AMACI GENÇLERE ÖRNEK OLMAK
“Burada özgürlüğümü buldum” diyen 67 yaşındaki Seyide Öz, 8 yıldır Ürkmez’de yaşıyor. Öz, Ürkmez Kadın Tiyatrosu’na dahil oluşunu şöyle anlattı: “Ekibe en son katılan benim, yeni başladım. Çocukluğumda, kız kısmı okumaz diye; çamaşıra, bulaşığa, her iş soktular beni. İlkokulu zor bitirttiler. 16 yaşında evlendirildim. 4 kişilik sofradan 9 kişilik bir sofraya düştüm. İki kız çocuğu yetiştirdim, büyütttüm. Bu toplumda kadın olmanın ne demek olduğunu bizzat yaşadım o yüzden burada olmaktan dolayı gurur duyuyorum. Maksadım genç kızlara örnek olmak” dedi.
Kadın sorunlarını sahnede dile getiriyor olmaktan büyük mutluluk duyduğunu ifade eden Tülin Ertek de, “Tiyatro ekibi kurulacağını öğrendiğimde hemen kayıt yaptırdım. Zamanla sayımız arttı. Merak ederek başladık ama Vedat Bey’in sayesinde her gün gelişiyoruz. Her kadının yaşadığı sorunları sahneye yansıtan oyunlar oynuyoruz. Hepimiz o duyguyu sahnede hissediyoruz” diye konuştu.
Tesadüfen izlediği bir oyunun ardından tiyatroya ilgi duymaya başlayan ev hanımı Şerife Serbes, “Tiyatroya ilgim, komşumun bileti yanmasın diye gittiğim bir oyunla başladı. 16 yıl boyunca hiçbir oyunu kaçırmadım. Özdere’ye yerleşince arkadaşlarla tiyatro ekibi oluşturduk, kendimiz yazıp oynadık. Profesyonel bir isimden ders alarak bildiklerimi pekiştirmek daha önemliydi benim için. Bu yüzden Ürkmez Kadın Tiyatrosu’na katıldım. Oyunda şiddet gören bir kadını oynuyorum” dedi.
HERKES KENDİNDEN BİR ŞEY BULUYOR
50 yaşındaki emekli Güler Güldoğan, uzun yıllar Almanya’da yaşadı. Çocukluğundan beri içinde hep tiyatro aşkı olduğunu anlatan Gülman, “8 yıldır Özdere’de oturuyorum. Tiyatro aşkım ilkokuldan bu yana devam ediyordu. Almanya’da da tiyatro oynuyordum. İki yıldır Ürkmez Kadın Tiyatrosu’ndayım. Kadınların hissettiklerini ancak biz bilebiliyoruz. Hepimizin yaşadığı bir dönem var. Bu oyunun bir yerinde herkes kendini buluyor” dedi.

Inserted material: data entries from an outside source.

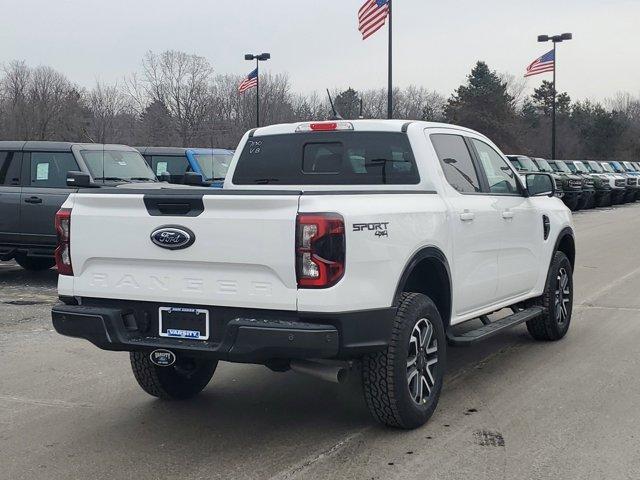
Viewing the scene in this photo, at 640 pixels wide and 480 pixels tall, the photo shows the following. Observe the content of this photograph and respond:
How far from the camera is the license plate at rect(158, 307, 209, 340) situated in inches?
172

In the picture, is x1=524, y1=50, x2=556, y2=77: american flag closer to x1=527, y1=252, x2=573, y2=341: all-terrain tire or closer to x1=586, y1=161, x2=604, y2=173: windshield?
x1=586, y1=161, x2=604, y2=173: windshield

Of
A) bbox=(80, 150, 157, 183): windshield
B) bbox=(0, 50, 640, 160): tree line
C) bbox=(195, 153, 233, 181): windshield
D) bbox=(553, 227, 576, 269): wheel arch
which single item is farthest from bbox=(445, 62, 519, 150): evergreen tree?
bbox=(553, 227, 576, 269): wheel arch

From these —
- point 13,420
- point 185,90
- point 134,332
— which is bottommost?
point 13,420

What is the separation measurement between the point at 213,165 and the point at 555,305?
378 inches

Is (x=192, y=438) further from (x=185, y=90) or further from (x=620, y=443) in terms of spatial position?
(x=185, y=90)

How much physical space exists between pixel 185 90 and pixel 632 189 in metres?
30.4

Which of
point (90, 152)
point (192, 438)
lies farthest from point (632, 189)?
point (192, 438)

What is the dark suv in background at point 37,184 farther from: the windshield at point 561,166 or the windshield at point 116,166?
the windshield at point 561,166

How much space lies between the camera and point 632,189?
34.8 metres

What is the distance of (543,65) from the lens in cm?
3291

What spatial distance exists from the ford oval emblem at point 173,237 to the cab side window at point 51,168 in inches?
277

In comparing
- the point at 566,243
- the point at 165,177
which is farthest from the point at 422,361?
the point at 165,177

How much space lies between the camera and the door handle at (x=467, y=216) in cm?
542

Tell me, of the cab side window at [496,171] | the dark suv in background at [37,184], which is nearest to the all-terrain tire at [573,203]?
the dark suv in background at [37,184]
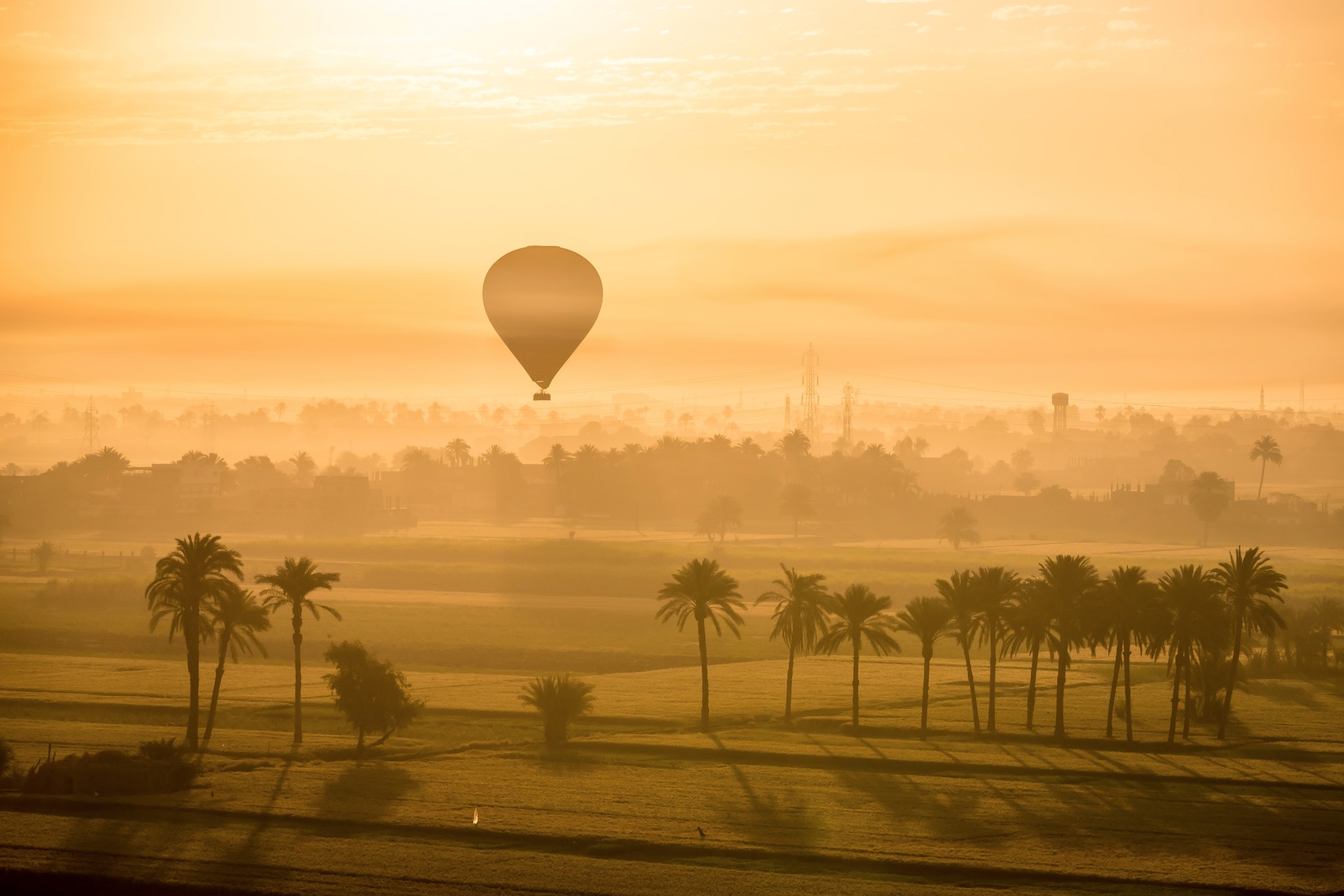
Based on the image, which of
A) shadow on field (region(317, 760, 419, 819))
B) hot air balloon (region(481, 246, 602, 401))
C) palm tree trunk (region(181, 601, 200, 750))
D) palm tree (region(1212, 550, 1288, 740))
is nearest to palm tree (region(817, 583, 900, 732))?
palm tree (region(1212, 550, 1288, 740))

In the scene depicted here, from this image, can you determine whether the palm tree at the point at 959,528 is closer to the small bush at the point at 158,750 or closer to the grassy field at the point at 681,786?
the grassy field at the point at 681,786

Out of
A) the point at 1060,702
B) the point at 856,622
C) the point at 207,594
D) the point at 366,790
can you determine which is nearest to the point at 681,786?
the point at 366,790

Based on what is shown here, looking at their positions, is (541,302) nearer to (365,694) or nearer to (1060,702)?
(365,694)

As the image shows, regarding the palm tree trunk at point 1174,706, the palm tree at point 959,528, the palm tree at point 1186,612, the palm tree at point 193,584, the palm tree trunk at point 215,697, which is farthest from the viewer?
the palm tree at point 959,528

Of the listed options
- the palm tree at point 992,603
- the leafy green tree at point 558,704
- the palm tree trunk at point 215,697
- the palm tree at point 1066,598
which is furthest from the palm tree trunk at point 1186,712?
the palm tree trunk at point 215,697

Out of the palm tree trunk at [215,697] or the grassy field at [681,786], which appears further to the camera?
the palm tree trunk at [215,697]

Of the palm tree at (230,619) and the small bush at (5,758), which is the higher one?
the palm tree at (230,619)

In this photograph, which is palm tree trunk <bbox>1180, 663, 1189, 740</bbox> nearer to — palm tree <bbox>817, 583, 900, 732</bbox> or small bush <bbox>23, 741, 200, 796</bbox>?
palm tree <bbox>817, 583, 900, 732</bbox>
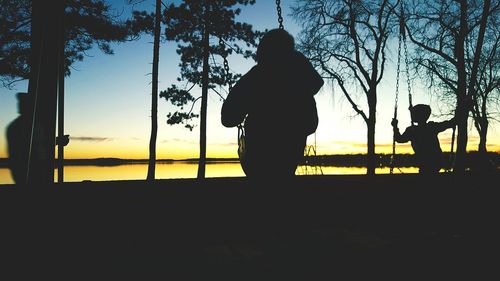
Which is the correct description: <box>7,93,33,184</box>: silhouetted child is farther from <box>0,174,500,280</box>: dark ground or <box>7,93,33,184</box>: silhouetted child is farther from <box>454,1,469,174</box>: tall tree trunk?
<box>454,1,469,174</box>: tall tree trunk

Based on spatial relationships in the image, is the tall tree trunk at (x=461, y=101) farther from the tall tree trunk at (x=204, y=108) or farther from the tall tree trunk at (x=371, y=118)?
the tall tree trunk at (x=204, y=108)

63 yaşındaki emekli öğretmen Nigar Ercan ise, “3 çocuğum, 3 de torunum var. 12 yaşındayken Radyo Çocuk Saati’nde başladım bu işe. 1968 yıllarıydı. Suat Taşer, Atilla Erdemi Tunç Soyer de Radyo Çocuk Saati’ndeydi. Mesai arkadaşımdı. Seslendirme yapıyorduk, şarkılar söylüyorduk, radyo tiyatroları oynuyorduk. Evlenene kadar devam ettim ama sahneye hiç çıkmamıştım. 3 yıl önce Özdere’ye geldim. Tiyatroya katıldım. Kendimi birden sahnede buldum. Artık sadece kendimle ilgileniyorum. Sahnedeyken beni izlemeye gelen torunlarıma örnek oluyorum. 8 yaşındaki torunum da benden etkilenip tiyatroya başladı” dedi.
Evli ve iki çocuk annesi Seher Yücel, “Emekliyim. 2 çocuğum var, onları okuttum. Emekli olunca eşimle tatile çıkalım dedik ve eşimle Ürkmez’e geldik. 3 yıldır buradayız. Daha önce hiç tiyatro yapmamıştım. Duyunca kayıt yaptırmak istedim. İyi ki böyle bir kurs açılmış” şeklinde konuştu.